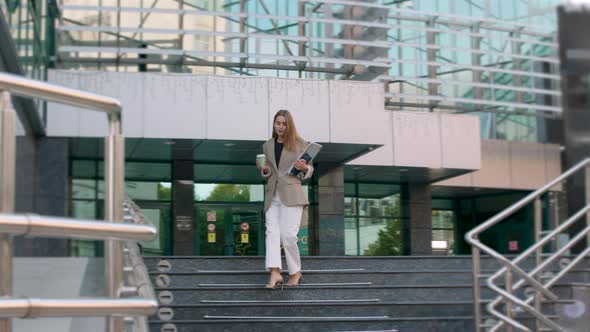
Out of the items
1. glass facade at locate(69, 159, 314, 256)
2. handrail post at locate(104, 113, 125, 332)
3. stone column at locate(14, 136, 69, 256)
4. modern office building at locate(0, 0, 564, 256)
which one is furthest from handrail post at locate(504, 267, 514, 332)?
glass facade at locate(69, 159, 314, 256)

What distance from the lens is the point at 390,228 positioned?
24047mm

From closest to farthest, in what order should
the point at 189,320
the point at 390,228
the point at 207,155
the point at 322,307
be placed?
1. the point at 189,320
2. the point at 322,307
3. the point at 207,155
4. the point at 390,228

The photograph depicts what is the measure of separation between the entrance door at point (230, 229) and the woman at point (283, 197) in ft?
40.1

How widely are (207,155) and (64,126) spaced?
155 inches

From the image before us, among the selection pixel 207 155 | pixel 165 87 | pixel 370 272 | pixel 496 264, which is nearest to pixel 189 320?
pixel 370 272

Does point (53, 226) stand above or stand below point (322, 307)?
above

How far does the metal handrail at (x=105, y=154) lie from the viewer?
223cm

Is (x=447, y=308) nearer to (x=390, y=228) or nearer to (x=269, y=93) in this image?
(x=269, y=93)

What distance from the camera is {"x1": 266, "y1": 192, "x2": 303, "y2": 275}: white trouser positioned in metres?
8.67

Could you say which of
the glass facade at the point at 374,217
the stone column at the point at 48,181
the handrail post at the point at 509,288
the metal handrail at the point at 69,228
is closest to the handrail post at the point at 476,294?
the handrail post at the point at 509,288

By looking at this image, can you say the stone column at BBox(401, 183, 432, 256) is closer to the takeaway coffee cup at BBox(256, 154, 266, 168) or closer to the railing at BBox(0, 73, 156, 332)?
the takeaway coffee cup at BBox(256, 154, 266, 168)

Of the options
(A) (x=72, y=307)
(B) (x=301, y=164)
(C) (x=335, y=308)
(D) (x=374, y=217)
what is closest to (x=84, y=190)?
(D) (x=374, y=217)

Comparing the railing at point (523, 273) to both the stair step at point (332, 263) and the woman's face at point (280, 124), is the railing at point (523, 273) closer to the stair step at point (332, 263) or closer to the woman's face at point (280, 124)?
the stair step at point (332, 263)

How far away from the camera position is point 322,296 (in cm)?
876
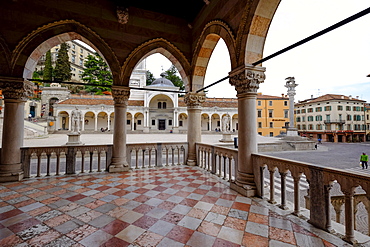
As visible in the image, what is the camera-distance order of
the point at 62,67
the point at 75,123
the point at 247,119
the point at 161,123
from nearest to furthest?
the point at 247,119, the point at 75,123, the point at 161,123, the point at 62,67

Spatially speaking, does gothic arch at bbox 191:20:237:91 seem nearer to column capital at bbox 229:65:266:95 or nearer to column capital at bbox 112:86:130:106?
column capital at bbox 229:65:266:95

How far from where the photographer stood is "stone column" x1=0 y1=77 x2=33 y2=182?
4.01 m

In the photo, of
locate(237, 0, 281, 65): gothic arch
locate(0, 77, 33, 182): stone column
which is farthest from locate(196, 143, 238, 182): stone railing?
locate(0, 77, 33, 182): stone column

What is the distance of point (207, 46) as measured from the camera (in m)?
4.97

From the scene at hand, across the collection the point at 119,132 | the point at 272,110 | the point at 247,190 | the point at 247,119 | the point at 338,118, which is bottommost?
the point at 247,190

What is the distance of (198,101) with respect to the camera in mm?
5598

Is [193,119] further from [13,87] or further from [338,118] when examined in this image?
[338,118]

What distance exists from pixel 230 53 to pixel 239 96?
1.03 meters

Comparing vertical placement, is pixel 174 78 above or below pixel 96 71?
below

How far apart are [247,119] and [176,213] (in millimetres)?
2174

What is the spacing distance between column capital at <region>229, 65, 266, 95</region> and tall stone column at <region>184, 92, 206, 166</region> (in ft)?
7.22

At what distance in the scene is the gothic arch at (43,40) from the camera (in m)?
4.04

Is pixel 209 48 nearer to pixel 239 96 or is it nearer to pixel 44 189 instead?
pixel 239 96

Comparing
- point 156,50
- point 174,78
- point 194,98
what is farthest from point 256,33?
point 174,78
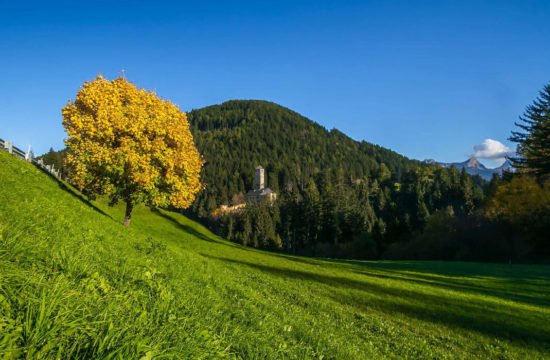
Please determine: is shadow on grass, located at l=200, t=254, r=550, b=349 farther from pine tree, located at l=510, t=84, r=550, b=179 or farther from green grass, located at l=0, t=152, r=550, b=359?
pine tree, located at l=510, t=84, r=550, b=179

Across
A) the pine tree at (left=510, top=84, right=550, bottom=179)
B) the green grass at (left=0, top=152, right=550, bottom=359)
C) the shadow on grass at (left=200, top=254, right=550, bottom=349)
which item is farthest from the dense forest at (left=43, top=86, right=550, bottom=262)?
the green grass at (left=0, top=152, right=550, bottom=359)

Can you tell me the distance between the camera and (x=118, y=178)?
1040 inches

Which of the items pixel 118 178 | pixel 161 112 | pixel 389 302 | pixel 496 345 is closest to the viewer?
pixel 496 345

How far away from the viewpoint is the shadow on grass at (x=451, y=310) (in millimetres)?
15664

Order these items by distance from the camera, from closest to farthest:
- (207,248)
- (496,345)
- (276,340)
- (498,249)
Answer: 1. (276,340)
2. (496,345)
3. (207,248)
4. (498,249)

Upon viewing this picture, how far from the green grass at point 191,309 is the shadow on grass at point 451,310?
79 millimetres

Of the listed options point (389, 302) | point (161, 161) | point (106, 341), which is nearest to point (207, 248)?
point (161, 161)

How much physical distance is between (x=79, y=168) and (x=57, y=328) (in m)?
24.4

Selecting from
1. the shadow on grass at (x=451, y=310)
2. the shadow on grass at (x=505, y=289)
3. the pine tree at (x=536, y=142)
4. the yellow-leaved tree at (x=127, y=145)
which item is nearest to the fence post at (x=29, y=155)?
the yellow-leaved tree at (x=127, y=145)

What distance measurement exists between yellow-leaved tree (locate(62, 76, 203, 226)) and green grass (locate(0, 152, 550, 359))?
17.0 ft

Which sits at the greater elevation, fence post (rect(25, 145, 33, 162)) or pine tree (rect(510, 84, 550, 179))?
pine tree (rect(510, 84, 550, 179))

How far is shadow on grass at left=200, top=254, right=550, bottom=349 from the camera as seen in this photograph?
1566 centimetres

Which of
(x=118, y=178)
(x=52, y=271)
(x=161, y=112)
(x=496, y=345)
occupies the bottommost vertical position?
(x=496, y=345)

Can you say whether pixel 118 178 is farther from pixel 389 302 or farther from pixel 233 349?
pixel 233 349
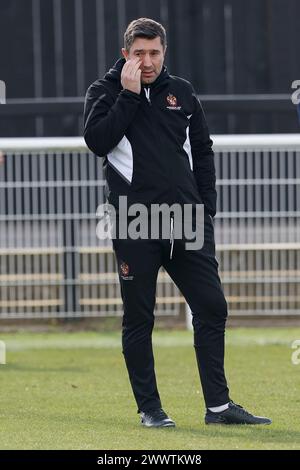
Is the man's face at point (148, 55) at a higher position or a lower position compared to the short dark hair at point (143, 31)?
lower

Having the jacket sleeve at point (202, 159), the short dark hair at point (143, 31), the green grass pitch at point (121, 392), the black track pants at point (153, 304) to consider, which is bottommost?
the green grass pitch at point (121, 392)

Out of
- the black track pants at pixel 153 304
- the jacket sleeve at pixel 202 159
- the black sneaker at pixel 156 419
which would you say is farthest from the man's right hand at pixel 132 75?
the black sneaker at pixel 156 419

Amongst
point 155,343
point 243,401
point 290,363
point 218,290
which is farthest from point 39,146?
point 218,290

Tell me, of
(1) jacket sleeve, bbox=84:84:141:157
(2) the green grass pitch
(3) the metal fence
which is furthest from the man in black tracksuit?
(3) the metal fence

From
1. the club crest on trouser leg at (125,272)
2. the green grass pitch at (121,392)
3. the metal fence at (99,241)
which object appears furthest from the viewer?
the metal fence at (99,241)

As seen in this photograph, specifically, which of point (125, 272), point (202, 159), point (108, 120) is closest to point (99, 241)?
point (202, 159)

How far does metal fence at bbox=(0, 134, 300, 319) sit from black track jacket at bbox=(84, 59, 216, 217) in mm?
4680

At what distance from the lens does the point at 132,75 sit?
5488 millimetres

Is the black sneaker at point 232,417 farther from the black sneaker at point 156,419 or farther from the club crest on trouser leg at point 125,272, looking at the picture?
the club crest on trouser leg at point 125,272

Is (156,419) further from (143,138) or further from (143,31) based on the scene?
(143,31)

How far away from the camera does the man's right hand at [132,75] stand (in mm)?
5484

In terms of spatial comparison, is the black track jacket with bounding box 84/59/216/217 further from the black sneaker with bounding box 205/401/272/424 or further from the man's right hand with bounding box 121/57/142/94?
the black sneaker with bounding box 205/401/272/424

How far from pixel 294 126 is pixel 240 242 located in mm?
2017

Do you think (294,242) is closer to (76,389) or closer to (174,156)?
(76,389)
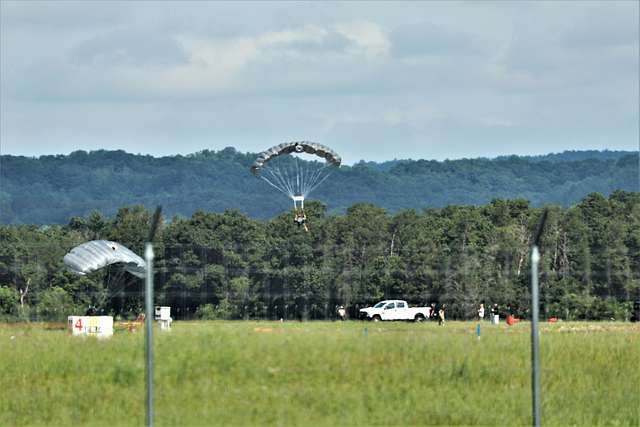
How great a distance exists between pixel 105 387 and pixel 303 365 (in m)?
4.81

- - -

Direction
Copy the records word for word, beginning at the start of the records and ending with the line that contains "which one is", including that line. Leave the pictures out of your copy.

Right answer
Out of the items
1. glass facade at locate(69, 159, 314, 256)
2. handrail post at locate(104, 113, 125, 332)
3. stone column at locate(14, 136, 69, 256)
4. modern office building at locate(0, 0, 564, 256)
which one is furthest from handrail post at locate(504, 267, 514, 332)?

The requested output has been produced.